Friday, January 09, 2009

Equities: What Fundamental Value In Your Portfolio? Developing ...

I was reading Felix Salmon at http://www.portfolio.com/views/blogs/market-movers/2009/01/08/buying-equities-for-their-option-value?tid=true today. So, decided to list some of my thoughts, but developing...

The most important at Felix was, in my view:

The important thing to remember is that if you have a fixed-income asset, broadly defined -- it might be credit, or Treasuries, or even cash -- your downside is nearly always much bigger than your upside. No matter how safe you think you are, you can always be wiped out in some freak financial tsunami.
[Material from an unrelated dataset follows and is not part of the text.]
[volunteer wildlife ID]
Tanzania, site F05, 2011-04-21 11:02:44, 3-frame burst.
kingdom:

Stocks can go to zero too, of course, but they have unlimited upside, and a small probability of a huge gain is something worth paying good money for.
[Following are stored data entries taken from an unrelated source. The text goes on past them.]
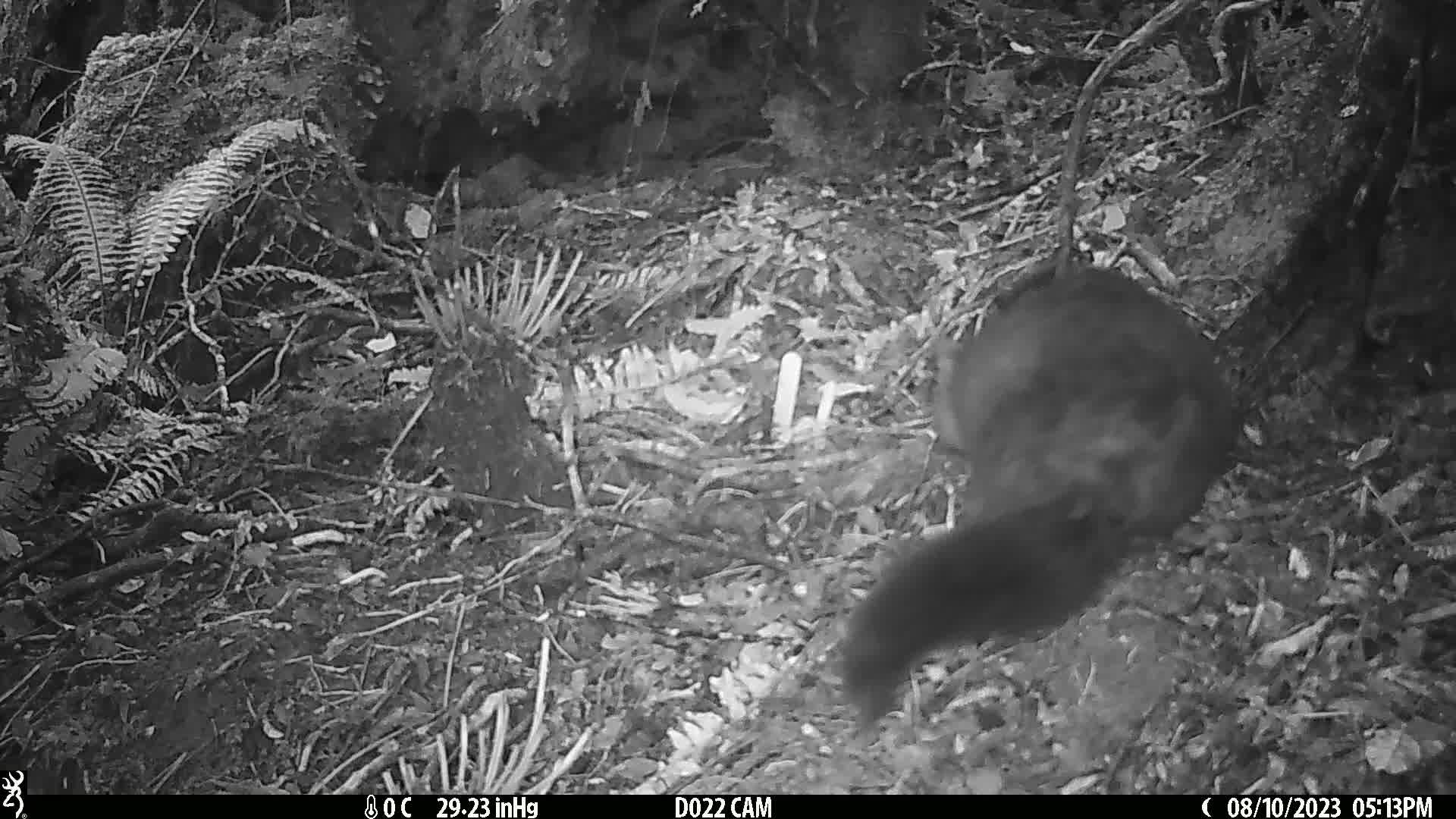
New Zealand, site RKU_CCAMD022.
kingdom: Animalia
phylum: Chordata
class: Mammalia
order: Diprotodontia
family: Phalangeridae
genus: Trichosurus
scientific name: Trichosurus vulpecula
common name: common brushtail possum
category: possum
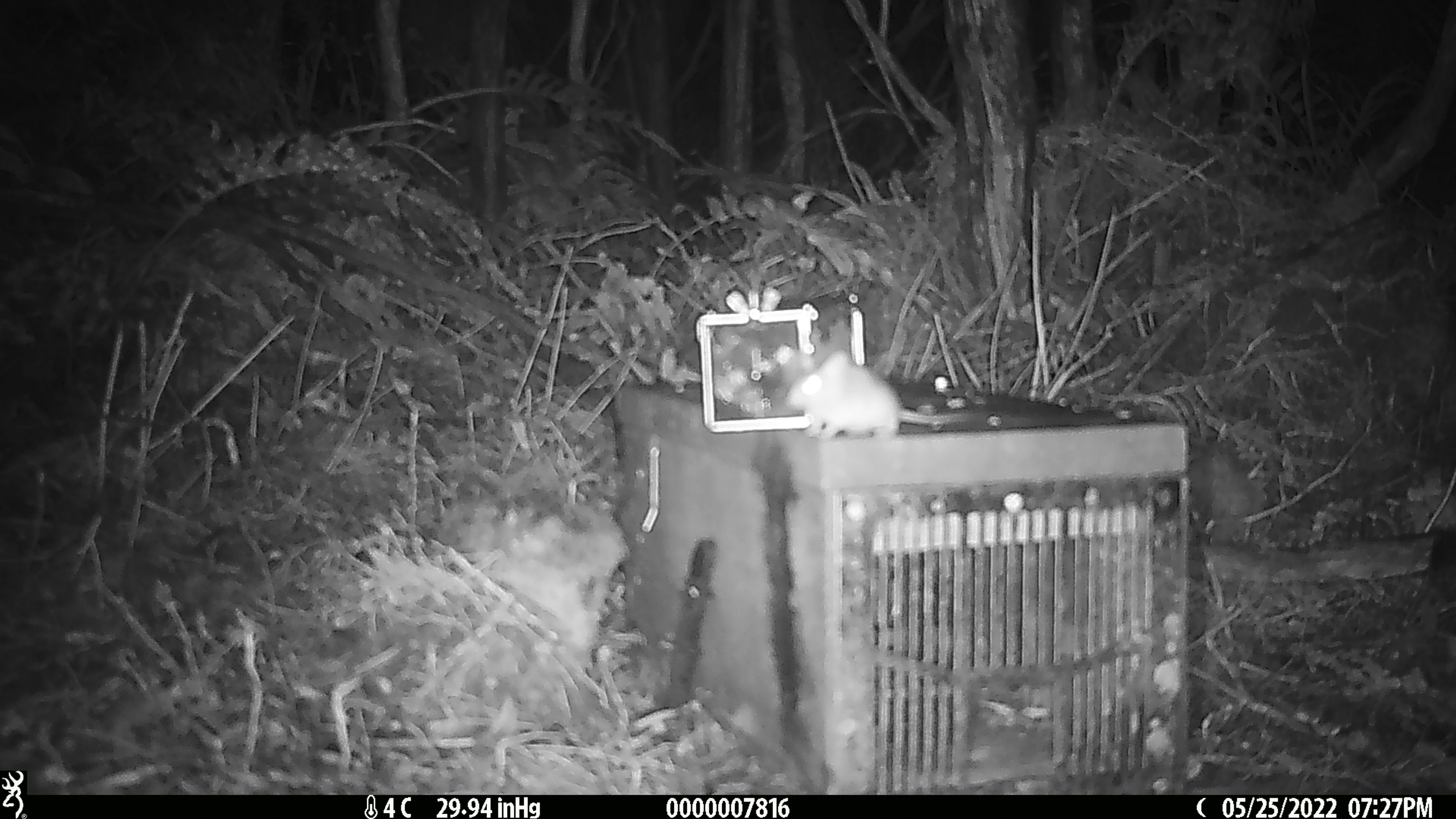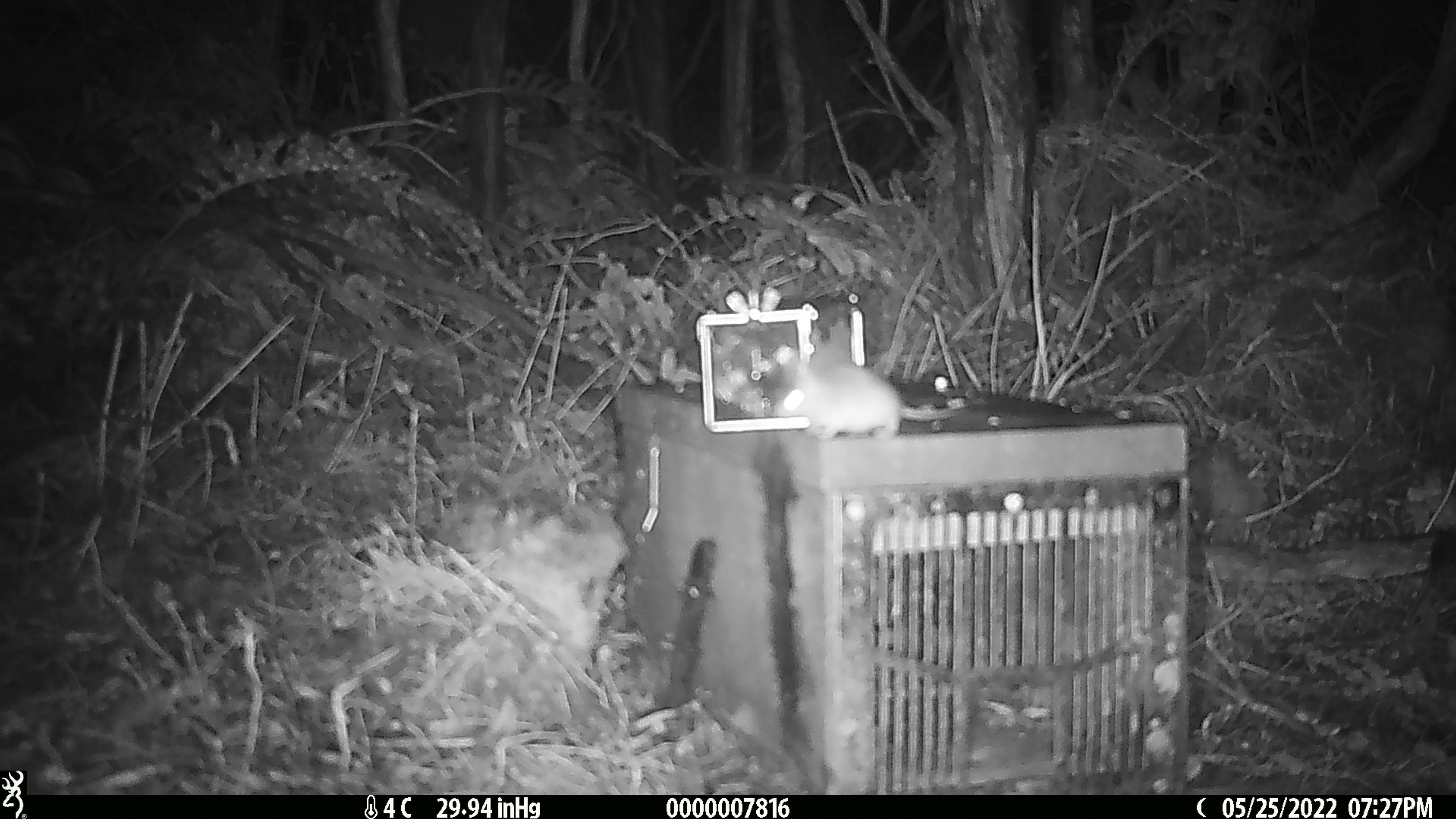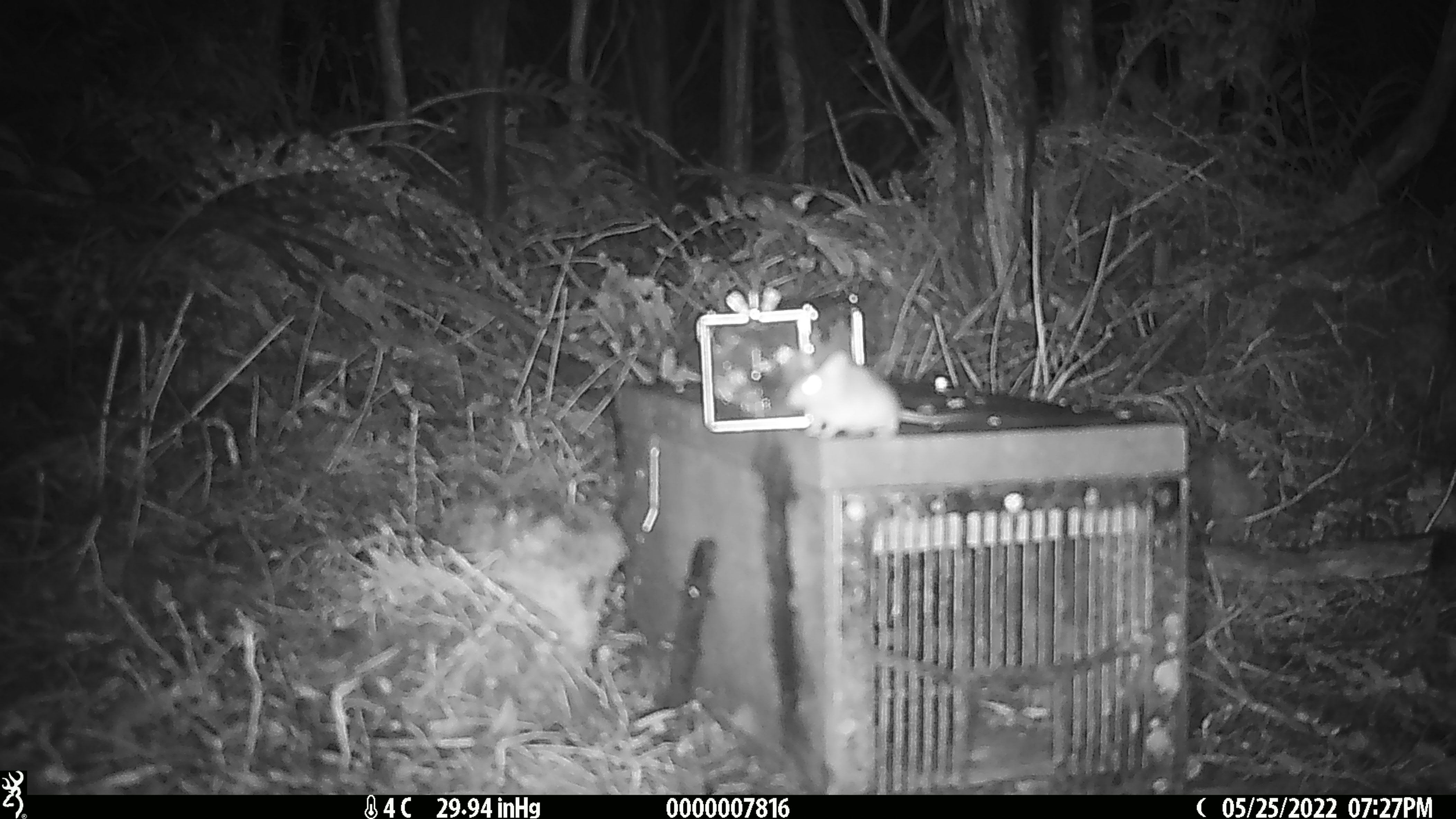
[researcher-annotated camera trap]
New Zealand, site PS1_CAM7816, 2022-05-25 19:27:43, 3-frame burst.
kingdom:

I have to add to Felix, that any (debenture?) instrument - not only fixed-income, but also floating rate notes (and include here also all structured stuff too by reducing the option value!) ... Well, and then - NOT your downside is nearly always much bigger than your upside, but your upside is always limited, but no downside limit... (still the same asymmetric risk)!

At the moment, still the equities may appear cheap in the context of last 30 years, but they have been cheaper in the context of last 100 years. I do not know, will they be (or not) more cheaper, but current earnings estimates may be high. The global macro-economic environment and the pre-announcements this week - alike Alcoa, Intel, Wal-Mart, Chevron etc., suggest that consensus earnings estimates, indeed, may be too high. At current estimates they are trading more than 20x PE, well above historic average. Well, with promised ZIRP (zero-interest-rate-policy) by Fed in mind, some may think it is cheap, but realized volatility of everything at the moment suggest high risk premiums for high uncertainty. And who is going to pay for fiscal stimulus ... at the end?

I would say - equities are derivatives, that are function of macro-environment "de-graded" by credit factor and a long-term bond duration, but multiplied by "operational excellence". It is developing ...

Equities = Macro - Long-term Credit Factor and Duration*/ "Operational Excellence" ??

Well, if we assume that there is a probability of equities going below their 2002-2003 lows, and if they do - then the value of equities will be re-assessed fundamentally (e.g., look at Japanese equities for the last 30 years)...

It may be destructive for "animal spirits", but a price of "fiscal stimulus"?

Did I get it on the right way? Think about that ... Developing.